# Help: I used too much rosemary



## tdejarnette

baking chicken breasts.  I have some of the broth and a breast leftover I'd like to make something with tonight.  I figured I would add rice and vegetables. Any idea how to correct the seasoning?  It doesn't taste bad, just too much rosemary for for my taste.


----------



## bowlingshirt

Scrape it like burnt toast.


----------



## GotGarlic

tdejarnette said:


> baking chicken breasts.  I have some of the broth and a breast leftover I'd like to make something with tonight.  I figured I would add rice and vegetables. Any idea how to correct the seasoning?  It doesn't taste bad, just too much rosemary for for my taste.

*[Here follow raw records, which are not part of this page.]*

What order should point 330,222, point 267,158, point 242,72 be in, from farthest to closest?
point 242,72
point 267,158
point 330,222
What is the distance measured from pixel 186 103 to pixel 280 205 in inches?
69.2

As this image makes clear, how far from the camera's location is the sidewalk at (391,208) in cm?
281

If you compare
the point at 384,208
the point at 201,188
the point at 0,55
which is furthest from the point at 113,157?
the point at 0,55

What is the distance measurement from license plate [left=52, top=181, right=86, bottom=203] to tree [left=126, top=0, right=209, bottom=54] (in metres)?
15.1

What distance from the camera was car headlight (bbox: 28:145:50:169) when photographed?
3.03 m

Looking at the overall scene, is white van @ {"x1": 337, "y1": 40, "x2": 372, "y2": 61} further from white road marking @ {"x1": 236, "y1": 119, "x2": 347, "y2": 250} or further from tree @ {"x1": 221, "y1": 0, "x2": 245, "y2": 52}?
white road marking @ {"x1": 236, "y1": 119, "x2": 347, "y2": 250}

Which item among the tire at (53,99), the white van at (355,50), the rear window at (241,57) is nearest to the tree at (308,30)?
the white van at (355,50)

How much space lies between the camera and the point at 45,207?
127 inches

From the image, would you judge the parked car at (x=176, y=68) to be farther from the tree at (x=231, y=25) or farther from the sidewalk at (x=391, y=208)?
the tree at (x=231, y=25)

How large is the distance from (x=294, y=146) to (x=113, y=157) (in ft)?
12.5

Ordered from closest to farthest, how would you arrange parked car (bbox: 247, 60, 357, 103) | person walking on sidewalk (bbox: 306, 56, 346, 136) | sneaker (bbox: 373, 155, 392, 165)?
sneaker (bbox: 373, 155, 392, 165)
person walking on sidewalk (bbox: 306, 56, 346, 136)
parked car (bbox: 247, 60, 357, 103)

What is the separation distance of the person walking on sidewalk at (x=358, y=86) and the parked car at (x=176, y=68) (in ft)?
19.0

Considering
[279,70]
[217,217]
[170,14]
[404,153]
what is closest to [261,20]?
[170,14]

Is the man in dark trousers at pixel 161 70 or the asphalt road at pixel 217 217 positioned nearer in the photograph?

I think adding the rice and veggies will dilute the rosemary flavor. Lemon juice and/or garlic would be good with it, too. HTH.


----------



## tdejarnette

*Thanks, I did both!*

I scraped off as much rosemary as I could see, and strained the broth. Added more garlic and lemon juice (I used some originally)  The chicken was much better.  My daughter loved the rice and had two helpings, but my husband and I thought it was a bit boring. Thanks for your speedy responses!


----------



## Bilby

How about using an Asian sauce like sweet chilli or teriyaki?  Or a Thai curry paste?  Or even an Indian one for that matter.


----------